Tribune pour le magazine : Le nouvel économiste - janvier 2010

Malgré tous les efforts pour sensibiliser l’opinion,  nous reculons paraît il plus que nous n’avançons sur plan du réchauffement climatique. Les alertes mondiales, depuis Kyoto, les interventions de Hulot, de Cohn Bendit, de l’infatigable ministre Borloo et pardon d’en oublier sont pourtant exemplaires et nombreuses.

Pas un seul journal télévisé où on ne parle pas de ce sujet crucial pour notre futur.

La communication du développement Durable peine à convaincre semble t il . Elle semble refroidir et perdre de son efficacité au même rytme que le climat se réchauffe..La prise de conscience existe, incontestablement, mais le passage aux actes est très compliqué.

Ou est le bug ? ou sont les bugs ?

Je suis un citoyen, je suis homme de communication, je suis impliqué dans le développement durable, c’est avec ces trois expertises que j émets un avis sur la communication du Développement durable

1 - Quelques constats factuels liés à la communication

- Certains experts de communication (dont je suis) savent qu’ il a toujours été  difficile d’ enrôler les populations, dans un mouvement ,un comportement, des actes, en leur parlant systématiquement de catastrophisme, en employant des mots qui « inquiètent » (Réchauffement climatique, taxe carbone…voir étude Médiacopie).

-Mettons nous à la place des citoyens : « je continue à vivre dans l ancien monde dont je connais les défauts ou je rentre dans un nouveau monde, un monde vert, dont on ne sait pas encore exactement comment il marche ? » Telle est là la question .Comment prendre partie avec conviction, sérenité ?

-« Quand on me  parle du développement durable, on  évoque toujours des contrées que je ne connais pas, et moi, et ma région, ma ville ? ».
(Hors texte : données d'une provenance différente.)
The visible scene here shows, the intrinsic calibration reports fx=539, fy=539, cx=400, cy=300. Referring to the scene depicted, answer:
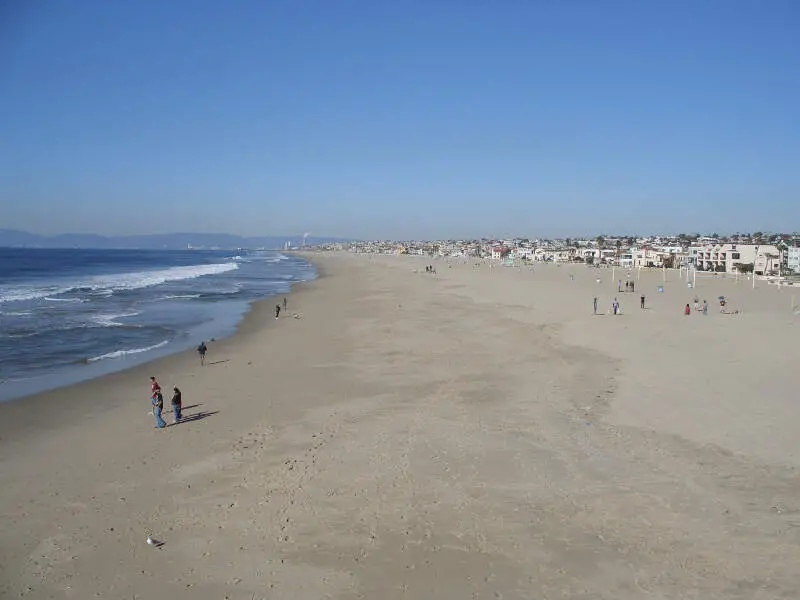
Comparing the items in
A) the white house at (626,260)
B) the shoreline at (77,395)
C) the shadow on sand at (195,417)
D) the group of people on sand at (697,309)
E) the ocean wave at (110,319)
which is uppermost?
the white house at (626,260)

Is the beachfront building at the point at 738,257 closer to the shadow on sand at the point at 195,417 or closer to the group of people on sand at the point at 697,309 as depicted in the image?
the group of people on sand at the point at 697,309

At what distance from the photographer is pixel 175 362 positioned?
749 inches

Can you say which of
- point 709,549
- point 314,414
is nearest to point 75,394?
point 314,414

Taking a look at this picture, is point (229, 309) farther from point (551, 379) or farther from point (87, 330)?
point (551, 379)

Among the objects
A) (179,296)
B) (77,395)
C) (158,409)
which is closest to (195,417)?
(158,409)

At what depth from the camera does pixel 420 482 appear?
8680mm

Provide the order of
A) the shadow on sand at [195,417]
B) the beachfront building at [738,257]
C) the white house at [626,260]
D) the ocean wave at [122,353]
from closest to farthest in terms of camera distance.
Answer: the shadow on sand at [195,417] < the ocean wave at [122,353] < the beachfront building at [738,257] < the white house at [626,260]

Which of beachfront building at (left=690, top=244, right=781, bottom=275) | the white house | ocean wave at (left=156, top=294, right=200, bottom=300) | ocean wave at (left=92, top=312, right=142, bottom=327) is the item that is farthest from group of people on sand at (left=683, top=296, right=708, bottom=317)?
the white house

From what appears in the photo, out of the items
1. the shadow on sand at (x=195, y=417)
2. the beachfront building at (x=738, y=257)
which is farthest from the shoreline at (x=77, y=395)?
the beachfront building at (x=738, y=257)

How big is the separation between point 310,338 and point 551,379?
12034 millimetres

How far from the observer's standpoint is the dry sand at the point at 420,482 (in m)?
6.34

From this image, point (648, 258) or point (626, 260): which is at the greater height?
point (648, 258)

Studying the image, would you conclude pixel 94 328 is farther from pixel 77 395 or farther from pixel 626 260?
pixel 626 260

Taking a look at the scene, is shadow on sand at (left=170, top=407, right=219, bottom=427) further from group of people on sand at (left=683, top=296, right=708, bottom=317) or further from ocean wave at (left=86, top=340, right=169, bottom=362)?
group of people on sand at (left=683, top=296, right=708, bottom=317)
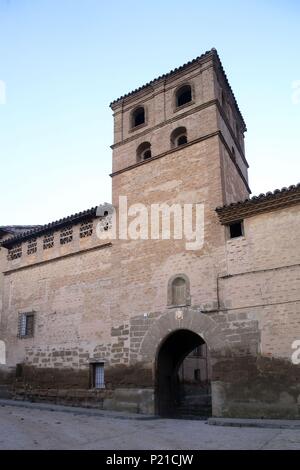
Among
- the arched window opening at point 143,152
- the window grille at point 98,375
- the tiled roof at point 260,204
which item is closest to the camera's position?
the tiled roof at point 260,204

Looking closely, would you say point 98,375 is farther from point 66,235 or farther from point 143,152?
point 143,152

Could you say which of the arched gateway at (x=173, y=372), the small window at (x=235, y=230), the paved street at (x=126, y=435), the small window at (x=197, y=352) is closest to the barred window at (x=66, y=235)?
the arched gateway at (x=173, y=372)

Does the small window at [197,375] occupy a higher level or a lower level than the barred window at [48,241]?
lower

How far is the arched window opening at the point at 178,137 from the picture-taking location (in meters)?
14.8

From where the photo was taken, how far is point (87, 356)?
45.6 feet

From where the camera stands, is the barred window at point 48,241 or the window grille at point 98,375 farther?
the barred window at point 48,241

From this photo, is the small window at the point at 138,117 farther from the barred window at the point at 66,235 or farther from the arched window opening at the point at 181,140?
the barred window at the point at 66,235

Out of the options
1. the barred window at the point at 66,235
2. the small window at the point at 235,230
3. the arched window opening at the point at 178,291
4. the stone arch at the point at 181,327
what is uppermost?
the barred window at the point at 66,235

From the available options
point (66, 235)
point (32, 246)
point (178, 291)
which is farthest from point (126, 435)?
point (32, 246)

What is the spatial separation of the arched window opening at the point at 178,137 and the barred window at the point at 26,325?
351 inches

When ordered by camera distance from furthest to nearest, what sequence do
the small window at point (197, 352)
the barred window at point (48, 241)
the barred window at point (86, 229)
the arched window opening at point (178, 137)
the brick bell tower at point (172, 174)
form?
the small window at point (197, 352)
the barred window at point (48, 241)
the barred window at point (86, 229)
the arched window opening at point (178, 137)
the brick bell tower at point (172, 174)

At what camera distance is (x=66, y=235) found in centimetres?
1611
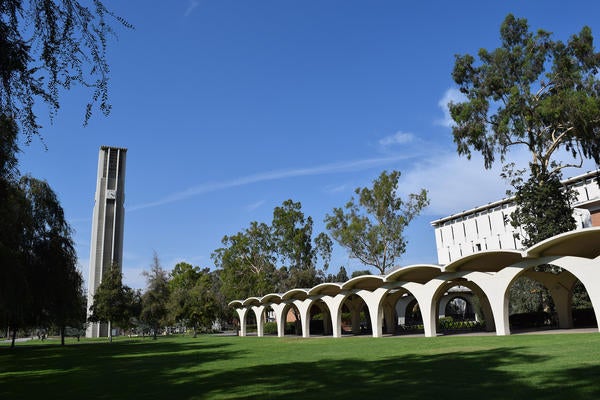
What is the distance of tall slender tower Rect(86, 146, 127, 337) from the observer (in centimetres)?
7431

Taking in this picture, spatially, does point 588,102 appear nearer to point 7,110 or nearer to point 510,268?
point 510,268

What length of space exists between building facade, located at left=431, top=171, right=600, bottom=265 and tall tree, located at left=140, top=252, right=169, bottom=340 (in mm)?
38367

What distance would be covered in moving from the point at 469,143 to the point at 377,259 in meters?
17.2

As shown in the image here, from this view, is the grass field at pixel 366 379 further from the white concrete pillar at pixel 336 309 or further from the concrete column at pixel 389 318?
the concrete column at pixel 389 318

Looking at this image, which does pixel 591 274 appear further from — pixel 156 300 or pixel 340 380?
pixel 156 300

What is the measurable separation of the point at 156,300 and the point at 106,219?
3253 centimetres

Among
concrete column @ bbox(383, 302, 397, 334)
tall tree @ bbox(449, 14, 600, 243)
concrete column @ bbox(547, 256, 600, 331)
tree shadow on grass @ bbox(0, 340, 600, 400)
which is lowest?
tree shadow on grass @ bbox(0, 340, 600, 400)

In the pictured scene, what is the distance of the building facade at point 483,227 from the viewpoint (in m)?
62.4

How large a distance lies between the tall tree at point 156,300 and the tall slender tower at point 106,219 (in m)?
24.0

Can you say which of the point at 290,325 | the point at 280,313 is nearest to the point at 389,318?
the point at 280,313

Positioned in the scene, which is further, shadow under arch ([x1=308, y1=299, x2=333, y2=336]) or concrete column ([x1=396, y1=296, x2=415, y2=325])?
concrete column ([x1=396, y1=296, x2=415, y2=325])

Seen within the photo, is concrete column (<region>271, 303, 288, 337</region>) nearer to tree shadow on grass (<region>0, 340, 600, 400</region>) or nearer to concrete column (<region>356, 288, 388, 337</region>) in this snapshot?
concrete column (<region>356, 288, 388, 337</region>)

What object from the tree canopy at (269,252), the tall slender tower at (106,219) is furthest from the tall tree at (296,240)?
the tall slender tower at (106,219)

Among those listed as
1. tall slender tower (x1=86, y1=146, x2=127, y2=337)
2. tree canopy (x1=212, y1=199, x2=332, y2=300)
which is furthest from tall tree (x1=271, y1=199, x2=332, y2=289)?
tall slender tower (x1=86, y1=146, x2=127, y2=337)
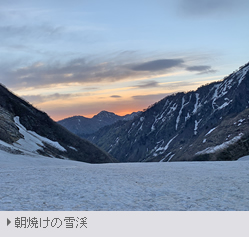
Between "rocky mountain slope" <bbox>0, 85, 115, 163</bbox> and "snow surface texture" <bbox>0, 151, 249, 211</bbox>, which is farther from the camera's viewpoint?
"rocky mountain slope" <bbox>0, 85, 115, 163</bbox>

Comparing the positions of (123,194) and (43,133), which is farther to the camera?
(43,133)

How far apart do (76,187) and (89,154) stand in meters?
55.4

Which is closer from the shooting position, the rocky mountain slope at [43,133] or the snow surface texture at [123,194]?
the snow surface texture at [123,194]

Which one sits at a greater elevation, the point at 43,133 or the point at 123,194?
the point at 43,133

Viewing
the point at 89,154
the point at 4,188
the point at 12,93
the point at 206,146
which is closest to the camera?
the point at 4,188

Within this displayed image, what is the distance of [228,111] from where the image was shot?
18388cm

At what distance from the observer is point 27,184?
17.2 metres

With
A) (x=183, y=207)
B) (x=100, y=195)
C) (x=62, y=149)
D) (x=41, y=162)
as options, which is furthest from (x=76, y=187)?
(x=62, y=149)

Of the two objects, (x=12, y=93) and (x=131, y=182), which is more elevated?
(x=12, y=93)

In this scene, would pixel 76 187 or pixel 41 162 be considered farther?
pixel 41 162

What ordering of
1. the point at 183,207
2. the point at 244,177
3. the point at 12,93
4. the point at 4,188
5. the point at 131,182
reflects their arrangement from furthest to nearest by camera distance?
the point at 12,93
the point at 244,177
the point at 131,182
the point at 4,188
the point at 183,207
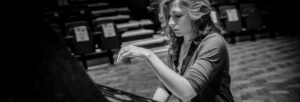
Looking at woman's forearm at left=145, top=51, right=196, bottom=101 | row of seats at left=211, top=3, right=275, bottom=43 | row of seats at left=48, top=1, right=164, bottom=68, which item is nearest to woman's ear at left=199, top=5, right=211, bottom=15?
woman's forearm at left=145, top=51, right=196, bottom=101

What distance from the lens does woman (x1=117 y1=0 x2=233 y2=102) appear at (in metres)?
1.09

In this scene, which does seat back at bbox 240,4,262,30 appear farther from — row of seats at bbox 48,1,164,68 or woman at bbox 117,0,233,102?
woman at bbox 117,0,233,102

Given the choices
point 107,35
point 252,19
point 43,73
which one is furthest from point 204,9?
point 252,19

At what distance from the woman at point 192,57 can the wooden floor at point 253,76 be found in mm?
2175

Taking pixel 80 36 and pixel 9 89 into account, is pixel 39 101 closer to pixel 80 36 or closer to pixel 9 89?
pixel 9 89

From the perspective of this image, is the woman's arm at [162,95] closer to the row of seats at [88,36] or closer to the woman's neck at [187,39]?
the woman's neck at [187,39]

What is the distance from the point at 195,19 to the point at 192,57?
0.17 metres

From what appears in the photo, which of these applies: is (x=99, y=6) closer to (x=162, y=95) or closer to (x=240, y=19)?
(x=240, y=19)

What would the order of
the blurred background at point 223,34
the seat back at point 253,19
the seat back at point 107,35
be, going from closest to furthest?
the blurred background at point 223,34, the seat back at point 107,35, the seat back at point 253,19

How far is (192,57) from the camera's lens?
1.35 m

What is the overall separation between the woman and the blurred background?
16 cm

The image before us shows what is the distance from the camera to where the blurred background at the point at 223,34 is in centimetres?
398

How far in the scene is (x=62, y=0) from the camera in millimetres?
9242

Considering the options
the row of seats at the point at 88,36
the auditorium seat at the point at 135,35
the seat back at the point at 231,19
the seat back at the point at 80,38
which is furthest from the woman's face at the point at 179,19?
the auditorium seat at the point at 135,35
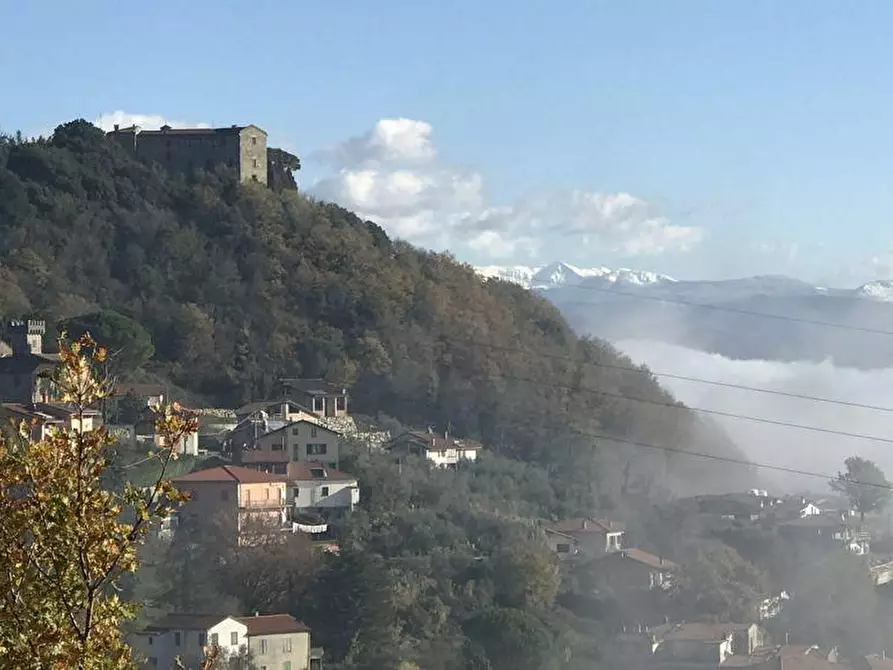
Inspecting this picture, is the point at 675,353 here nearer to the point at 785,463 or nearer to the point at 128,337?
the point at 785,463

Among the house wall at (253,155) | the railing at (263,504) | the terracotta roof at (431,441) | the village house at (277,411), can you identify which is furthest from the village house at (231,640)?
the house wall at (253,155)

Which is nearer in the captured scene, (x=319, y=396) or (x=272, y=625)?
(x=272, y=625)

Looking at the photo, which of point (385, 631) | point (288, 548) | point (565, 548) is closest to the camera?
point (385, 631)

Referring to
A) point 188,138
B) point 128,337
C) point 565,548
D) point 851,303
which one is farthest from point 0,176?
point 851,303

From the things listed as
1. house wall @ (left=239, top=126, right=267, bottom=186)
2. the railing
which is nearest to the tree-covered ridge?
house wall @ (left=239, top=126, right=267, bottom=186)

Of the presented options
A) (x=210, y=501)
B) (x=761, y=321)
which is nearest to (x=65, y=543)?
(x=210, y=501)

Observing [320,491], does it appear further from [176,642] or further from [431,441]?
[176,642]
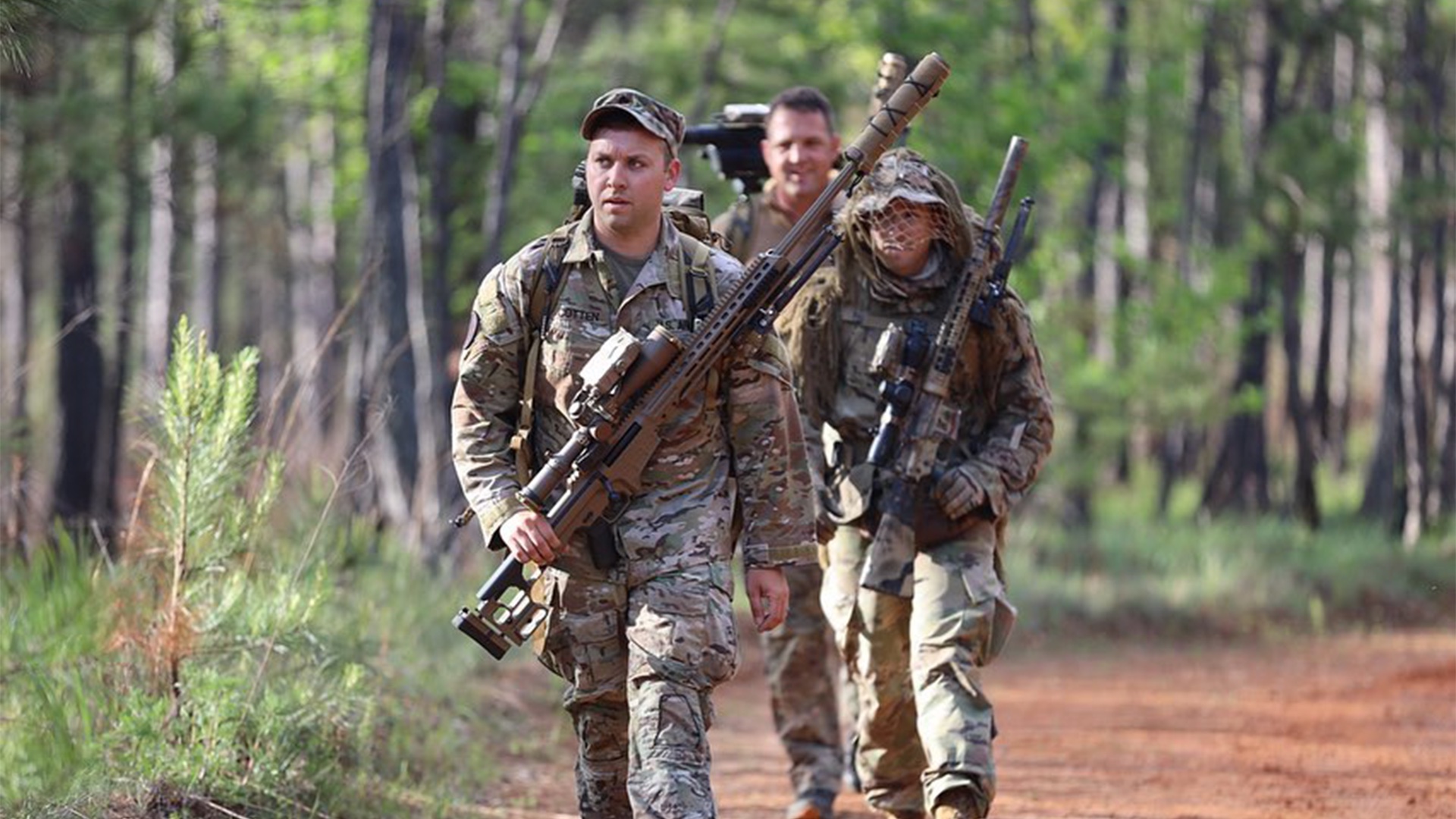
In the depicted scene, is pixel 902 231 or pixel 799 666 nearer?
pixel 902 231

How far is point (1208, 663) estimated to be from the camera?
14000 millimetres

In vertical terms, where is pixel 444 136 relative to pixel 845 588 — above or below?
above

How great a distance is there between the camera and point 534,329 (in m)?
5.50

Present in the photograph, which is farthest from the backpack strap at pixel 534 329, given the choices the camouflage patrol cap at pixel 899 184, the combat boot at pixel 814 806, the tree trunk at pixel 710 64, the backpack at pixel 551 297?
the tree trunk at pixel 710 64

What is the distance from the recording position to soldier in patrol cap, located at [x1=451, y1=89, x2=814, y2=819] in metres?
5.32

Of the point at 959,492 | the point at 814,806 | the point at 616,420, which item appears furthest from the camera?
the point at 814,806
 -Les citoyens comprennent-ils tout ce qu’on leur communique sur ce sujet ? Savent-ils ce que signifie « séquestration du carbone » ? Qu’est-ce qu’un oxyde nitreux ? Qu’est-ce que le méthane rejeté par les animaux dans l’atmosphère ?

Faut-il  donc être expert pour parler et comprendre le développement durable ?

 -Le citoyen se pose aussi les questions qui fâchent : « et si les experts se trompaient ? » Car certaines personnes éminentes ne sont, semble-t-il pas toutes d’accord, jetant ainsi le trouble dans les esprits. Du coup le « qui a tort qui a raison » plane….? ».

2 – Think Local, Act Global

Il faut aujourd’hui inverser la pilier du marketing « Think Global act local » pour » Think local act global »

La prise de conscience planétaire a été incontestablement utile, mais maintenant la place est  au local, place à ceux qui peuvent imaginer des mises en œuvre, dans leurs villages, dans leurs villes. C’est de cette mobilisation locale que viendront les idées incongrues (comme celle de faire du combustible avec des noix de coco sur une île du pacifique.). Le territoire français est menacé par une diversité de dangers divers et localisés.Paris sera menacé par des été caniculaires dit on et ,Marseille  par les incendies, Saint Malo sera elle menacée par une montée des eaux,les stations de skis auront elles encore de la neige etc…..Nous vivons dans une pays infesté de menaces climatiques, il faut des réponses ciblées, localisées.

La communication du développement durable doit donc se rapprocher de là où vivent les citoyens pour mieux s’insérer dans leurs vies, pour être ainsi mieux comprise et mieux se déployer, pour trouver des idées adaptées à leurs problémes.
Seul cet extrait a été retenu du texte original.